:: Supplied data ::

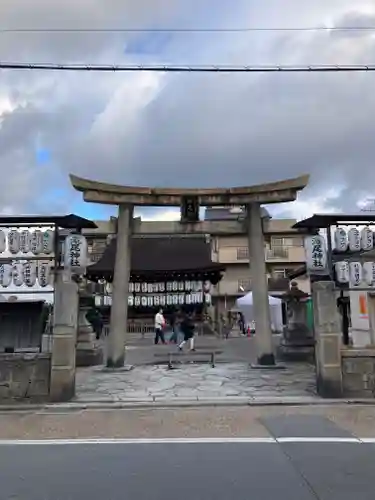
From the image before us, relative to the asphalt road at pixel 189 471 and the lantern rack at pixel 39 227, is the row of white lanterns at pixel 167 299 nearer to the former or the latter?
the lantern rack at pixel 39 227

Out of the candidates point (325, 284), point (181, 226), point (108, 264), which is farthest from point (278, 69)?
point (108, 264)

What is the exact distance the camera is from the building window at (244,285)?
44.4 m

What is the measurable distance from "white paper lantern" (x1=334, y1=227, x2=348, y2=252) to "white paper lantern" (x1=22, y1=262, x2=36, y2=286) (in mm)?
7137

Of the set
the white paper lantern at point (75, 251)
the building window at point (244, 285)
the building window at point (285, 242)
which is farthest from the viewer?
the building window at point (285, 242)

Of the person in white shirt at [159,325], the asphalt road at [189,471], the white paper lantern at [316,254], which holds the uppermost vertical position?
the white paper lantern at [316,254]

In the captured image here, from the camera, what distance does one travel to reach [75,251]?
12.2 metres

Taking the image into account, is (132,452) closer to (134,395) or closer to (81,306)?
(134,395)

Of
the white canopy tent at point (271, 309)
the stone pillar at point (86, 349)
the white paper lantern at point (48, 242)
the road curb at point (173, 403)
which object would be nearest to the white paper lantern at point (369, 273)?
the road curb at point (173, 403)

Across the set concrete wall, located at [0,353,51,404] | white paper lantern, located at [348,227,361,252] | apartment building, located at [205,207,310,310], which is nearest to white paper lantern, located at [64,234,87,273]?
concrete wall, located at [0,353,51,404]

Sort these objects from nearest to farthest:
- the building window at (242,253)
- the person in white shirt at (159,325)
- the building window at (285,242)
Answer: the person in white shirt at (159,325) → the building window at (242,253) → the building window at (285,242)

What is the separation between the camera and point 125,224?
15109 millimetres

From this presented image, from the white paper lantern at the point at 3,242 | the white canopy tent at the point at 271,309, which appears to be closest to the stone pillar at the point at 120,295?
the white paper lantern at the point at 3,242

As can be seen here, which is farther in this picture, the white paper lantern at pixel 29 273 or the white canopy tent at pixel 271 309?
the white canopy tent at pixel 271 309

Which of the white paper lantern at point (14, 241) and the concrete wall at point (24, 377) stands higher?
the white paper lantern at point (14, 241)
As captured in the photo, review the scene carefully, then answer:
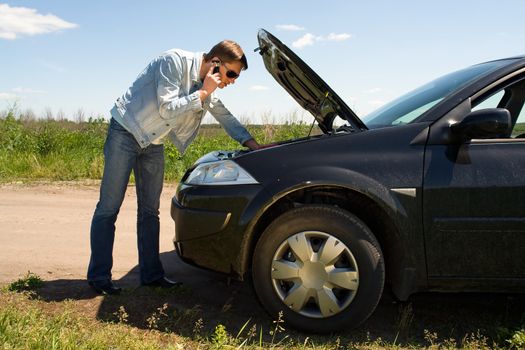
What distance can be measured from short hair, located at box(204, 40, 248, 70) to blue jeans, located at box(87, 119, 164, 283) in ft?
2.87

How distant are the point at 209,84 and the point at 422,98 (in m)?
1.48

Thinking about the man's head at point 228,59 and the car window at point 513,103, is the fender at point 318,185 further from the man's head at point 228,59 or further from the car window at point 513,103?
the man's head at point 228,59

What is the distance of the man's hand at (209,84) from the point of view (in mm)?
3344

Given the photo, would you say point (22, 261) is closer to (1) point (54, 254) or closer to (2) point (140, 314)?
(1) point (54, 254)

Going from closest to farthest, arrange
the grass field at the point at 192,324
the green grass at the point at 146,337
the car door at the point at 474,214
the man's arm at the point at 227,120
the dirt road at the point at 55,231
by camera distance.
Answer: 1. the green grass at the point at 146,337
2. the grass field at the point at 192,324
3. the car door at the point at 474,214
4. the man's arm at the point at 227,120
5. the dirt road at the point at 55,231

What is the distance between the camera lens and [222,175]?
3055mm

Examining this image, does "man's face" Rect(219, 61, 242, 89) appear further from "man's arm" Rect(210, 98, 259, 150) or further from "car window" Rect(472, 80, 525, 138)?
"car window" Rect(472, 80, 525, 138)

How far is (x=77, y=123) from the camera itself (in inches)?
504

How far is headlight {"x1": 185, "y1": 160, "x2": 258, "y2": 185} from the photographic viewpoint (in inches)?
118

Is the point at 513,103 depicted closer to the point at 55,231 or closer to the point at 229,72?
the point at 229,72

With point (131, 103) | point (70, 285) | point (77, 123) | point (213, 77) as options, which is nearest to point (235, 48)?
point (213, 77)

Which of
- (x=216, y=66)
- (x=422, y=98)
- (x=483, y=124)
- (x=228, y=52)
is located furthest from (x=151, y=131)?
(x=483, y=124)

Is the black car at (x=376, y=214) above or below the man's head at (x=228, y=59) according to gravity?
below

:::
:: Supplied data ::

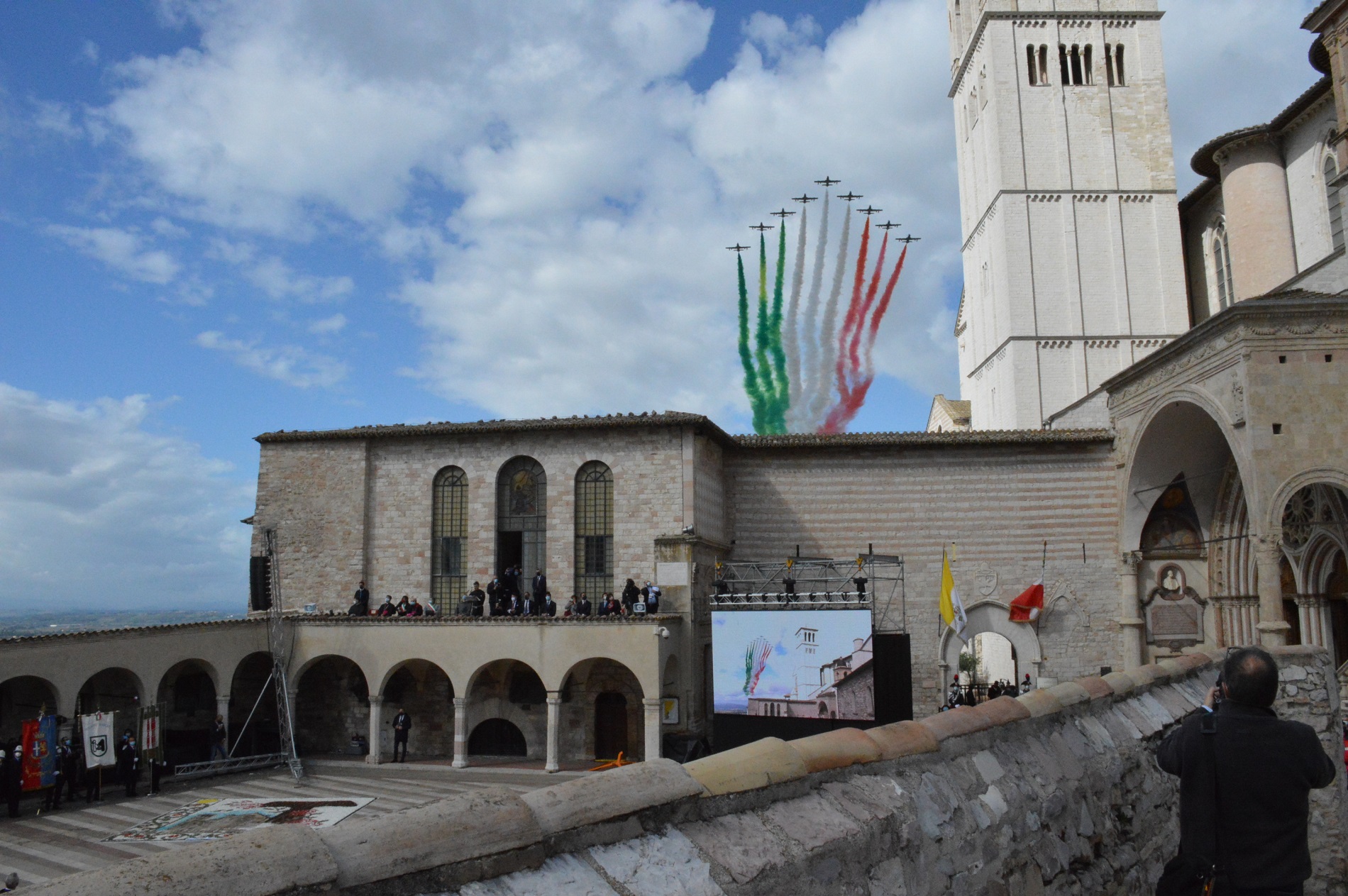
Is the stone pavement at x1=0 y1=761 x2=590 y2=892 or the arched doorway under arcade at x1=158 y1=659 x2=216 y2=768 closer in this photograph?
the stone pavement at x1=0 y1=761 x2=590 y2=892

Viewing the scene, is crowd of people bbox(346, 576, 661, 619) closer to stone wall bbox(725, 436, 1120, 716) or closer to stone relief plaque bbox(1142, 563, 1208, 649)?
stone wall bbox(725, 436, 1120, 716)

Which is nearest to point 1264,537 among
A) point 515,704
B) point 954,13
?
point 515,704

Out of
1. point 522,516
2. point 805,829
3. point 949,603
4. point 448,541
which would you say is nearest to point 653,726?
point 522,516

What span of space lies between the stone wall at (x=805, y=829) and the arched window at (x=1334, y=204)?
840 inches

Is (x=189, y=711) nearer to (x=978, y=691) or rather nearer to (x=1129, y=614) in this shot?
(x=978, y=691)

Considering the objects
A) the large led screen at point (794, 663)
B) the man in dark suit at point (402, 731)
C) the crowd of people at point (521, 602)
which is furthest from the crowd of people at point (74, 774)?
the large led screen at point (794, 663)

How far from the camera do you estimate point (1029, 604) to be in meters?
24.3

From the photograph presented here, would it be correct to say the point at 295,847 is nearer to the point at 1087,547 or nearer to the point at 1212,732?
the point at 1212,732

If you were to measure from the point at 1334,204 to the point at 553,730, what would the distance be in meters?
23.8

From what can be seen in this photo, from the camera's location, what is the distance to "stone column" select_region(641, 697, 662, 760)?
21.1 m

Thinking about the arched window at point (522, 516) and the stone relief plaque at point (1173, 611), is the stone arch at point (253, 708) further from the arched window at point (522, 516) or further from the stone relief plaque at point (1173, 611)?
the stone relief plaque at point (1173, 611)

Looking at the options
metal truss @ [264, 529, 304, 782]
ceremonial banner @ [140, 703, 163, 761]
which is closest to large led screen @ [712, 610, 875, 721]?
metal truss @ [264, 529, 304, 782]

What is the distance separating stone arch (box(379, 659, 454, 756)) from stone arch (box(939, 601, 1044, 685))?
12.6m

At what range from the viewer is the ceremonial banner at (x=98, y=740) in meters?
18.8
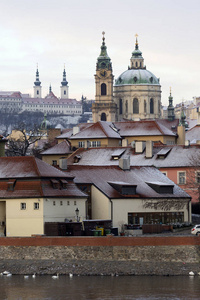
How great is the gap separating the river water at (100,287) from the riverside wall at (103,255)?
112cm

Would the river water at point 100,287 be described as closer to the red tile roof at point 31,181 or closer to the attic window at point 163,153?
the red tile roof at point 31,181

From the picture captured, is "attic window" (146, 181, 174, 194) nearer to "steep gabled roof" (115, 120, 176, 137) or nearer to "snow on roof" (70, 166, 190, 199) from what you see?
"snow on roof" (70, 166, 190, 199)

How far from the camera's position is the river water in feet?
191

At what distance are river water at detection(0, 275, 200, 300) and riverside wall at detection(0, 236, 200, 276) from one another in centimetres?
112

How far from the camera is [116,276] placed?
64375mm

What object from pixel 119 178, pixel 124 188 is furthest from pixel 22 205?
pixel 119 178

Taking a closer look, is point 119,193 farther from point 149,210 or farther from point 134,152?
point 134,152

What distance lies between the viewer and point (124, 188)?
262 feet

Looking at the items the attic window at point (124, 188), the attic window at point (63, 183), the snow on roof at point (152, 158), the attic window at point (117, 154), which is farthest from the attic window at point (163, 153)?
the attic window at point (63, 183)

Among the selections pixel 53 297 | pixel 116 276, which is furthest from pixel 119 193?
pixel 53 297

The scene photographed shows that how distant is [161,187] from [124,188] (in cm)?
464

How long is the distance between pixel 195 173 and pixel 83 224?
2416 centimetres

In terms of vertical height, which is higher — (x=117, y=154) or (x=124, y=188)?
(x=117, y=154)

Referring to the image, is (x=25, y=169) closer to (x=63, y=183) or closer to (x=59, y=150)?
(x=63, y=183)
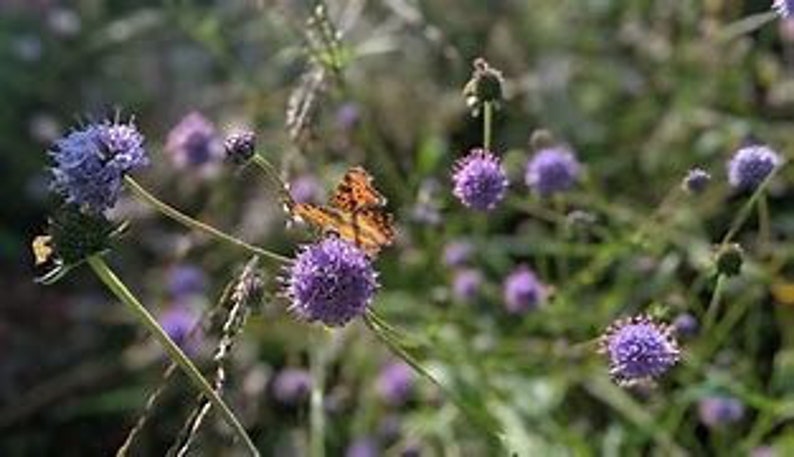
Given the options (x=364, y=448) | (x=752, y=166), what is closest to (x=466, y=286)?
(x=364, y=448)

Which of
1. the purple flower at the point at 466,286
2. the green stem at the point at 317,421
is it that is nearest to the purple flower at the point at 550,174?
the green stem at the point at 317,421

:::
:: Supplied data ::

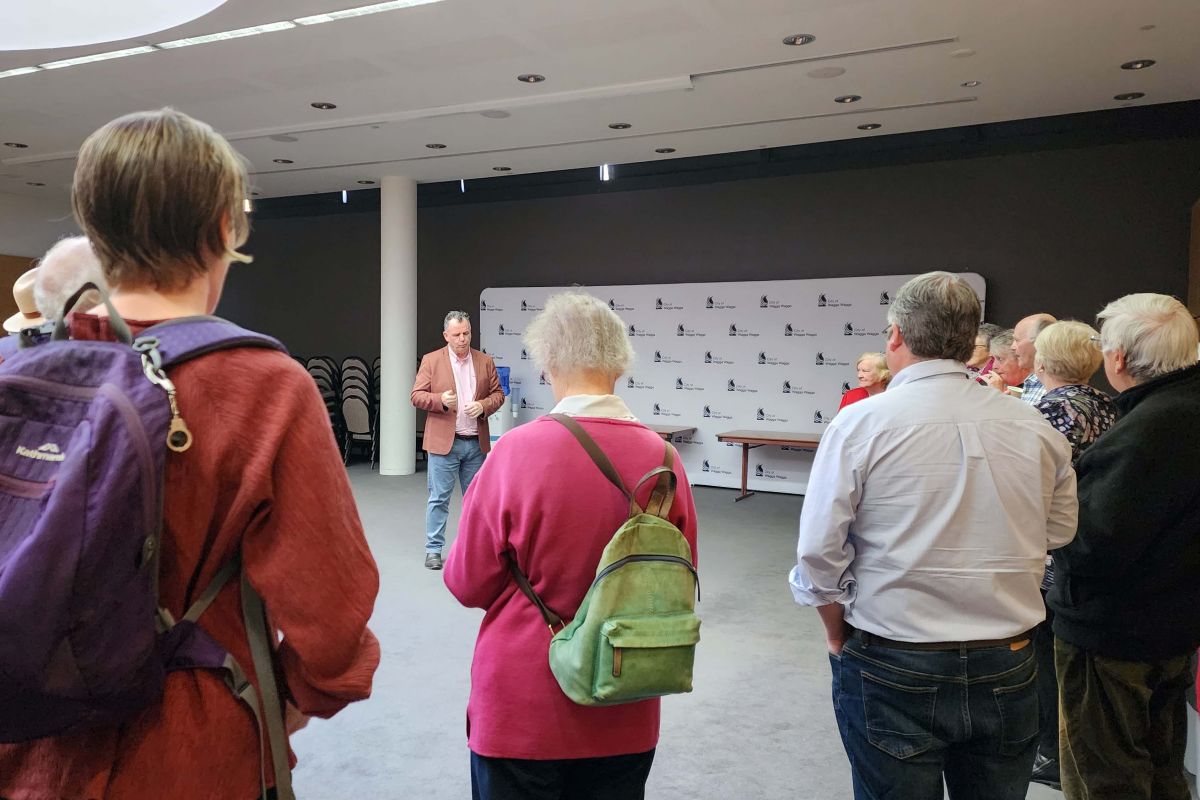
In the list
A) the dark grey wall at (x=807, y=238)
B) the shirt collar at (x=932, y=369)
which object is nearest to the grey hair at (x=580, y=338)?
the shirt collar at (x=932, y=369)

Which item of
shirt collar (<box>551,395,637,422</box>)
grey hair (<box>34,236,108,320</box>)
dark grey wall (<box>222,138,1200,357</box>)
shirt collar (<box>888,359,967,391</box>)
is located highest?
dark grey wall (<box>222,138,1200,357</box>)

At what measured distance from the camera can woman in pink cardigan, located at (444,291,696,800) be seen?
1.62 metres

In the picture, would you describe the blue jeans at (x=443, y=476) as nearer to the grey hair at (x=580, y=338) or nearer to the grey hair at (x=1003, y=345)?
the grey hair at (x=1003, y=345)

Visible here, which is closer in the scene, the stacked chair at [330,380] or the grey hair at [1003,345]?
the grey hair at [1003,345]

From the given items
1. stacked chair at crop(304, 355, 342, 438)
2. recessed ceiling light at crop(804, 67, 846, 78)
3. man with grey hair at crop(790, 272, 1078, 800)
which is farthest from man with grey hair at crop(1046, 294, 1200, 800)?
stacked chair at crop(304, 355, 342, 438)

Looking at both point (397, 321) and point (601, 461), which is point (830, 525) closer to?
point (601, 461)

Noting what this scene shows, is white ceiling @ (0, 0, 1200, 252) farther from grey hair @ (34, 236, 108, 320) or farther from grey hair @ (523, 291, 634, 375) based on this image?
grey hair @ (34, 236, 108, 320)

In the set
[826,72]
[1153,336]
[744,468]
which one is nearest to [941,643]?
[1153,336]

:::

Task prompt:
List each line of the material above that has the word "dark" in it, copying every such line in full.

Expected output:
B) the man in dark suit at point (402, 731)
A) the dark grey wall at (x=807, y=238)
dark grey wall (<box>222,138,1200,357</box>)
dark grey wall (<box>222,138,1200,357</box>)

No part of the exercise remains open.